PhD Seminar: Semi-supervised Clustering for De-duplication

Wednesday, March 27, 2019 4:30 pm - 4:30 pm EDT (GMT -04:00)

Shrinu Kushagra, PhD candidate
David R. Cheriton School of Computer Science

Data de-duplication is the task of detecting multiple records that correspond to the same real-world entity in a database. In this work, we view de-duplication as a clustering problem. We introduce a framework which we call promise correlation clustering. Given a complete graph G with the edges labeled 0 and 1, the goal is to find a clustering that minimizes the number of 0 edges within a cluster plus the number of 1 edges across different clusters (or correlation loss). The optimal clustering can also be viewed as a complete graph \(G^* \) with edges corresponding to points in the same cluster being labeled 0 and other edges being labeled 1.

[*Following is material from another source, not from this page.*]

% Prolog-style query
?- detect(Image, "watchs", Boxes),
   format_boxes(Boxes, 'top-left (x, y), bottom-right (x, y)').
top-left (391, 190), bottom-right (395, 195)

Under the promise that the edge difference between G and \(G^* \) is "small," we prove that finding the optimal clustering (or \(G^*\)) is still NP-Hard. Furthermore, the problem is NP-Hard (assuming the ETH-hypothesis) even when given access to an oracle (when the learner is allowed to interact with a domain expert, asking whether two given instances belong to the same cluster or not).

Given these negative results, we consider a restricted version of correlation clustering. As before, the goal is to find a clustering that minimizes the correlation loss. However, we restrict ourselves to a given class \(\mc F\) of clusterings. We offer a semi-supervised algorithmic approach to solve the restricted variant with success guarantees.